Brazil's Economic Double Whammy

Goodyear's most recent Brazilian pullback came amid the nation's economic double whammy: a precipitous devaluation of the real, Brazil's currency, combined with a severe energy crisis. This year alone, the real has lost more than one-fifth of its value against the dollar. Analysts attribute the devaluation to investor unease over a possible economic meltdown in neighboring Argentina.
        The real's plunge has sapped Brazilian demand for new autos. Automakers including DaimlerChrysler, Fiat, Ford, GM, Renault and Volkswagen have laid off Brazilian workers or cut back production. Chairman and Chief Executive Samir Gibara
        With Brazilian demand blunted, Goodyear's Brazilian pullback made sense. At the same time, though, it underscored the company's struggles. Goodyear reported a 90 percent drop in second-quarter earnings, which it attributed to weaker automaker demand and higher raw materials and energy costs.
        "The ongoing slowdown in the auto and commercial truck industries around the globe have led to a significant reduction in orders," said Chairman and Chief Executive Samir Gibara. "Additionally, sluggish economies and significant currency devaluations in Europe, Asia, Turkey and Brazil had a negative impact on both sales and earnings during the quarter."
        Goodyear's restructuring program calls for cutting some 7,800 jobs during 2001; 5,800 have already been eliminated in the first half of this year.
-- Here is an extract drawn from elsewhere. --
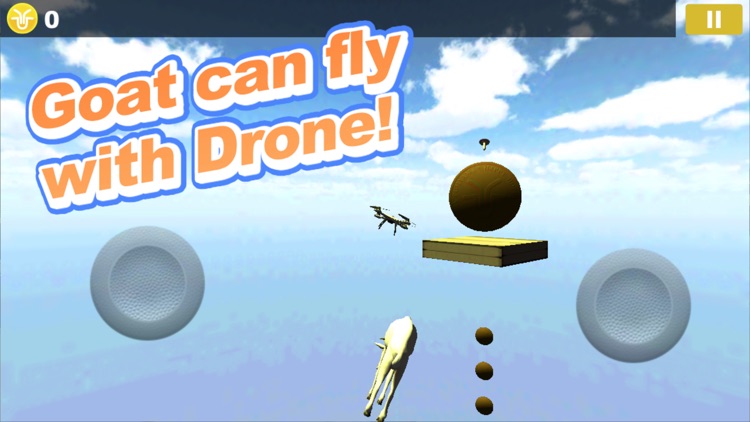 Drone with Goat Simulator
Chairman and Chief Executive Gibara (above) has predicted that Goodyear in the
next three years will locate a small, self-contained facility beside an auto plant.

Energy Crisis Opens JV Opportunities

Brazil's energy pinch is rooted in a persistent drought that's crippled an energy system heavily dependent on hydroelectric generation. About 93 percent of Brazil's power is hydroelectrically generated.
        Brazil has implemented mandatory conservation. Unlike the crisis in California, Brazil's program has designated blackouts as a last resort. Industrial users, however, are required to cut demand by 20 to 25 percent, while commercial and residential customers are required to make 20 per cent cuts. Users that consume less power than the designated targets are rewarded with rebates; those exceeding them, though, are fined.
        The Brazilian government has earmarked $12 billion to add 6,523 megawatts of new thermal generation and 7,803 megawatts of new hydro generation. By 2003, the government plan calls for adding 20,000 megawatts of new generation, including cogeneration, imported power and alternative energy.
        The plan has drawn interest from a number of firms interested in joint venturing, including AES, CMS Energy, Duke Energy, Enron, ExxonMobil and Unocal.

New Real Estate Strategy for Tiremakers?

Meanwhile, a new era seems to be fast approaching for tire plants. Many major tiremakers have been drawing up secretive plans for building smaller facilities that will feature far higher quality control and much greater use of robotics. The Bridgestone/Firestone recall has added urgency to that effort.
        Goodyear's plans center around creating what the company calls "cells" - substantially smaller, much more mechanized plants that are primarily located next to auto plants. One Goodyear plan that recently surfaced called for a new cell with an investment of $70 million - only about a third of the capital outlay currently required for new tire plants. Gibara, in fact, has predicted that Goodyear will locate a small, self-contained facility beside an auto plant in the next three years. Michelin and Pirelli are reportedly working on similar plans.
        The market will likely demand the change. GM is considering having a tiremaker install a small manufacturing operation as part of the automaker's planned new plant in Lansing, Mich.
        If that changed real estate strategy comes to pass, what the market demands of Goodyear in Brazil could be quite different from the plan it just put on ice.